Le concept de « précarité »


Le terme de précarité, qui renvoie à une discussion nouvelle, semble avoir une signification évidente. Mais c’est oublier toute l’histoire qui le rend possible et les différences dans les approches, notamment nationales (ici l’approche franco-allemande), du problème du chômage. En langue allemande, ce concept est tardif, alors qu’il jouit depuis longtemps d’un solide ancrage dans les sciences sociales françaises. Du latin precarius, « ce qui ne peut être obtenu que par la prière », le concept s’est ensuite laïcisé en étant repris par le champ sociopolitique à partir des années 1980. L’article rend encore compte de la manière dont ce concept recoupe l’ancienne théorie des classes dangereuses et la renaissance de la question sociale, sous forme de théorie de l’exclusion sociale et géographique.

 


Malgré une riche bibliographie proposée en fin d’ouvrage, on regrette une fréquence trop peu appuyée de références à la philosophie qui, pourtant, fut à la source de nombreuses constructions.

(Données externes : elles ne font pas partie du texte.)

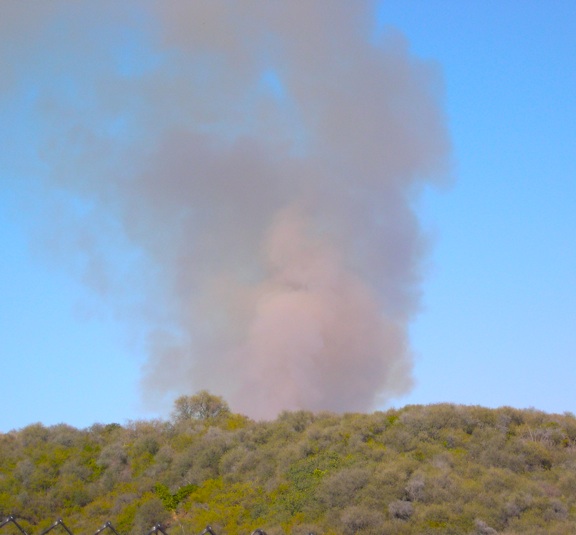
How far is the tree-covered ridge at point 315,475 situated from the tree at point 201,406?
5688 mm

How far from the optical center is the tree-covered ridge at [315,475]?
23.7 metres

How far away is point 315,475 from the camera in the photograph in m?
28.5

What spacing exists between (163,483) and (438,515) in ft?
50.9

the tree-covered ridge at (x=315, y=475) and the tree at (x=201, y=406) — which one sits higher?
the tree at (x=201, y=406)

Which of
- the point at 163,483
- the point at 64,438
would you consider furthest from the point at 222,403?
the point at 163,483

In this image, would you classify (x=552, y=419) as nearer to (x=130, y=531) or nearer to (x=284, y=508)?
(x=284, y=508)

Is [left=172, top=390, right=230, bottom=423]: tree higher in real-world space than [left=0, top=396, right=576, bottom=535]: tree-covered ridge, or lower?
higher

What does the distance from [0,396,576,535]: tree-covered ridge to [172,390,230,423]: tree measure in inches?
224

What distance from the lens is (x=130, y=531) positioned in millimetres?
29625

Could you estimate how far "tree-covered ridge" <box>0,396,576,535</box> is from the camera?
77.9 ft

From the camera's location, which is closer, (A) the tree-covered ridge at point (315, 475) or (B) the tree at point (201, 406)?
(A) the tree-covered ridge at point (315, 475)

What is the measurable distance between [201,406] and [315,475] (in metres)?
21.1

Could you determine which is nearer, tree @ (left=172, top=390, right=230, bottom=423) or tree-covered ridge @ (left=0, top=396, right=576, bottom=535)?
tree-covered ridge @ (left=0, top=396, right=576, bottom=535)

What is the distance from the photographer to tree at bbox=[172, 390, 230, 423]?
47.6 metres
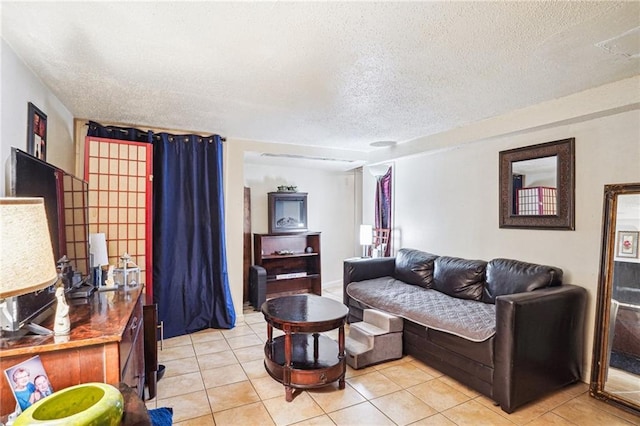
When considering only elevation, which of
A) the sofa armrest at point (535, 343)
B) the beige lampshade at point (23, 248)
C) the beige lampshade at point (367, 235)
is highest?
the beige lampshade at point (23, 248)

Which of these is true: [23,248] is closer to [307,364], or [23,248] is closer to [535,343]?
[307,364]

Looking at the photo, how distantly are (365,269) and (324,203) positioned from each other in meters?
2.36

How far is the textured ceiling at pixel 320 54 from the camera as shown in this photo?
1.59 meters

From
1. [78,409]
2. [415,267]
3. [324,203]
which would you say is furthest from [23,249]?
[324,203]

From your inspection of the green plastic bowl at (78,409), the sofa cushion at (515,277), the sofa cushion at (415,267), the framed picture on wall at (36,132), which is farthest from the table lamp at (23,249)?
the sofa cushion at (415,267)

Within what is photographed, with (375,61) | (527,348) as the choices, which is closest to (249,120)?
(375,61)

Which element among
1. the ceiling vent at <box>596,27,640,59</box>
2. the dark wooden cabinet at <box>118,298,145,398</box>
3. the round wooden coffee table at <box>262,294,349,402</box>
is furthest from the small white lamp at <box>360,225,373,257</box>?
the ceiling vent at <box>596,27,640,59</box>

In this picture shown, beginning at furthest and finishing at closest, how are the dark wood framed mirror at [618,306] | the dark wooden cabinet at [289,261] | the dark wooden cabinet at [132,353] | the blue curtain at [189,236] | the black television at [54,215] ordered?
the dark wooden cabinet at [289,261], the blue curtain at [189,236], the dark wood framed mirror at [618,306], the dark wooden cabinet at [132,353], the black television at [54,215]

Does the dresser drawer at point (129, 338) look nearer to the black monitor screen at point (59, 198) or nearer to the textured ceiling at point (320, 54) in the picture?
the black monitor screen at point (59, 198)

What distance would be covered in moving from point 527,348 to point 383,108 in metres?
2.21

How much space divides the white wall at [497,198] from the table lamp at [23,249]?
356cm

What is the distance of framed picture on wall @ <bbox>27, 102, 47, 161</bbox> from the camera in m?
2.10

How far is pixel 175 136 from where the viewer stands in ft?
12.5

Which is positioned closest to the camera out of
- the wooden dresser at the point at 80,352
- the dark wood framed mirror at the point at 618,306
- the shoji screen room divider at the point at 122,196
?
the wooden dresser at the point at 80,352
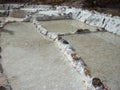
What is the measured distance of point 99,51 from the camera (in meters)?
10.8

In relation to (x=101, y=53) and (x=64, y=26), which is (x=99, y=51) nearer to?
(x=101, y=53)

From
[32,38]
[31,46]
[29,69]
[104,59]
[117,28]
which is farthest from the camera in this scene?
[117,28]

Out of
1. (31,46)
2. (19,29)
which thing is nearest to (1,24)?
(19,29)

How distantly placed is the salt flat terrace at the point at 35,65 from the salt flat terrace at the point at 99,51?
873 millimetres

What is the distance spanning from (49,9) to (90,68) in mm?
12031

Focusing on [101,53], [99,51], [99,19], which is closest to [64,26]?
[99,19]

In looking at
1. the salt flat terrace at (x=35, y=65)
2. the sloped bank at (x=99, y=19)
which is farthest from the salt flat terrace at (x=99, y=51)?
the salt flat terrace at (x=35, y=65)

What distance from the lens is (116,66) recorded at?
9242 mm

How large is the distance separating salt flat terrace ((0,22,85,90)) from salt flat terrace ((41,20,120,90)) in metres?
0.87

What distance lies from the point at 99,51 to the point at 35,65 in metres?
2.98

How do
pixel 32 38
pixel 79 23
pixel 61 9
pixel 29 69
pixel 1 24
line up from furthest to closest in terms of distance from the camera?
pixel 61 9, pixel 79 23, pixel 1 24, pixel 32 38, pixel 29 69

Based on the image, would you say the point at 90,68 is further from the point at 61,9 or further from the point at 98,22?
the point at 61,9

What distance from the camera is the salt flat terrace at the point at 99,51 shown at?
8594 mm

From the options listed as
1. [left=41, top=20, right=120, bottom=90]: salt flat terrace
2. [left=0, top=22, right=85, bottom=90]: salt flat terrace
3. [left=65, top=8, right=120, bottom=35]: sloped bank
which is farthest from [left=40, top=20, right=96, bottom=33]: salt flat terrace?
[left=0, top=22, right=85, bottom=90]: salt flat terrace
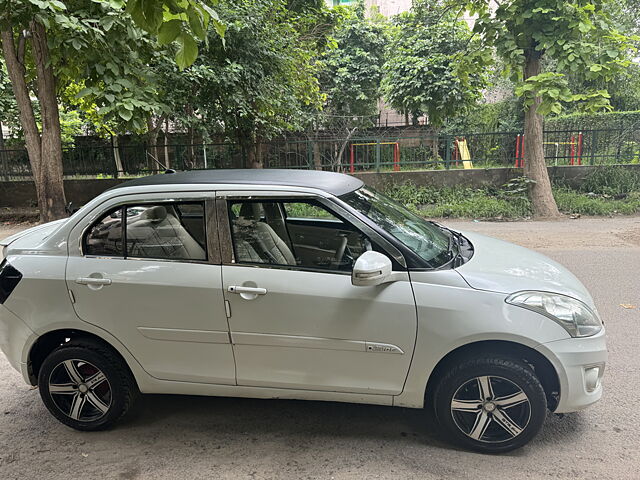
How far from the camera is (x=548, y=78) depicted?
858cm

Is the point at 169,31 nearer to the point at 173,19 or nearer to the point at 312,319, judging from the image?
the point at 173,19

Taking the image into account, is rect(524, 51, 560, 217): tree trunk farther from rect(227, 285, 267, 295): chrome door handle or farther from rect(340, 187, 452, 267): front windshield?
rect(227, 285, 267, 295): chrome door handle

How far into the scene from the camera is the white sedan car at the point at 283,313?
2605mm

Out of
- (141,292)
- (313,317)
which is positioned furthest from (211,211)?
(313,317)

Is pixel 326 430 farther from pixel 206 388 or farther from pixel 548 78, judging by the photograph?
pixel 548 78

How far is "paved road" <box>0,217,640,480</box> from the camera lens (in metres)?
2.62

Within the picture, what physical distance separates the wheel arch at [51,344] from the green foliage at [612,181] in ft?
41.9

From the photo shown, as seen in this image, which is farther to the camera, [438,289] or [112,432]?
[112,432]

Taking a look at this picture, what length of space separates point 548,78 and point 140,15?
27.5 feet

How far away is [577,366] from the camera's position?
2.57 meters

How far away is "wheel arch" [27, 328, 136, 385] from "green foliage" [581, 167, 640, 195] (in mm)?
12775

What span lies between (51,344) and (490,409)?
9.66 feet

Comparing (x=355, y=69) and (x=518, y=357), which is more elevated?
(x=355, y=69)

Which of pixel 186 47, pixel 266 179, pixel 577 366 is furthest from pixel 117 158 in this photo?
pixel 577 366
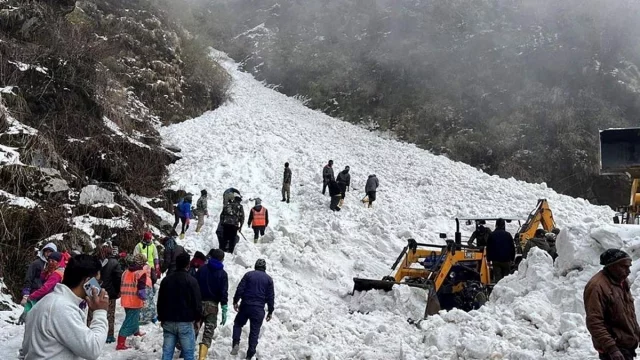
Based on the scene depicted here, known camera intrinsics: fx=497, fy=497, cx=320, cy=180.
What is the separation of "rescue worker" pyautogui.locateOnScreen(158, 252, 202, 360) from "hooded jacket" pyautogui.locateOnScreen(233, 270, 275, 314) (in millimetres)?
1141

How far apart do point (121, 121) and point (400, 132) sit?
1893cm

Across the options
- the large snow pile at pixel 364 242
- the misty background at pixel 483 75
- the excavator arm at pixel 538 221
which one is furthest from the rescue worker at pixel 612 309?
the misty background at pixel 483 75

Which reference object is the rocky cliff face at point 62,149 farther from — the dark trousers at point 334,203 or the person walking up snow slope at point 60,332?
the person walking up snow slope at point 60,332

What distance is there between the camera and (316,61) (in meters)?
39.8

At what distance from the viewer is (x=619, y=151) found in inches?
460

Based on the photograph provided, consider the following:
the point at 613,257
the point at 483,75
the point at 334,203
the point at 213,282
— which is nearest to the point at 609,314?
the point at 613,257

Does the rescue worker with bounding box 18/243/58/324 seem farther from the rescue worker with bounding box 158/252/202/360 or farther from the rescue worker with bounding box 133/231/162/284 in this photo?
the rescue worker with bounding box 158/252/202/360

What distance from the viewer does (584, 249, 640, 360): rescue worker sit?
12.9 ft

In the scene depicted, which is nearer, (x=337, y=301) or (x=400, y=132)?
(x=337, y=301)

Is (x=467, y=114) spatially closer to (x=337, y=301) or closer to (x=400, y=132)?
(x=400, y=132)

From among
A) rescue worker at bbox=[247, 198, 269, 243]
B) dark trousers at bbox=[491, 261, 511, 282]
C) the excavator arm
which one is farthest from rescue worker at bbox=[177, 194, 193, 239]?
the excavator arm

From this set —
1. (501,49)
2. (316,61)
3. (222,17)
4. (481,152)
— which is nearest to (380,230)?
(481,152)

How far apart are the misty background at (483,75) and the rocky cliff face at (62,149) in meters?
17.5

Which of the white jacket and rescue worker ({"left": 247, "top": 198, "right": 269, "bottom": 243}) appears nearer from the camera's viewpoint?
the white jacket
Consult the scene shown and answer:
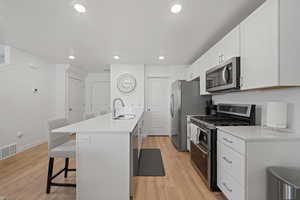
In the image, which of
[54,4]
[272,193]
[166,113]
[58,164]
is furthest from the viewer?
[166,113]

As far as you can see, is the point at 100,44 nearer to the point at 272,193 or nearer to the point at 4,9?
the point at 4,9

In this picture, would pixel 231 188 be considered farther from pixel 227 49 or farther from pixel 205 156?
pixel 227 49

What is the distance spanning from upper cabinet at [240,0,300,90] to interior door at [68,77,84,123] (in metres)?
5.13

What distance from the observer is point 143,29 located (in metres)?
2.42

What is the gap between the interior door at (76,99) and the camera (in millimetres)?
4995

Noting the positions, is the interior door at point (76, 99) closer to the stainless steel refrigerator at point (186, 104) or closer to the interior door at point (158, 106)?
the interior door at point (158, 106)

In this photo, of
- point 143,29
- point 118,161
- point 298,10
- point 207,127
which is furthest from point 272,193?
point 143,29

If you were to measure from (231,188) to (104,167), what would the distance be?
4.61ft

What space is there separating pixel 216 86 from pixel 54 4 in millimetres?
2522

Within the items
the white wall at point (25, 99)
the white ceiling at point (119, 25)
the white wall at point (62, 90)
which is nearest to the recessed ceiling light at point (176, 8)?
the white ceiling at point (119, 25)

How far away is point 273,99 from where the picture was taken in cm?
179

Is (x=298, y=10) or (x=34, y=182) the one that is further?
(x=34, y=182)

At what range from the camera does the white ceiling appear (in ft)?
5.97

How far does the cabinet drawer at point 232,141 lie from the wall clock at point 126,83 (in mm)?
3441
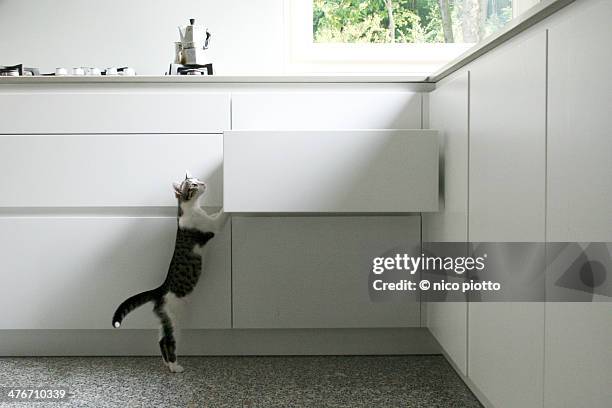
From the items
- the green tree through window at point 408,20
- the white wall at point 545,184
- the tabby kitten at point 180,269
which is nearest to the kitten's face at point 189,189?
the tabby kitten at point 180,269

Mais cet ouvrage a le grand mérite de nous déprendre de notre naïveté à l’égard des définitions normatives des concepts (et des ouvrages qui prétendent en donner). Bernard Patary, Georges Lomné, Damir Skenderovic, Marica Tolomelli - mettent ainsi en évidence toute la vacuité des approches définitionnelles pour des concepts auxquels l’histoire prête plusieurs significations. Ce grand dictionnaire nous permet ainsi d’enrichir considérablement le regard que nous portons sur des notions devenues banales. Il réussit bel et bien à « débanaliser le banal » selon le vœu d’Olivier Christin.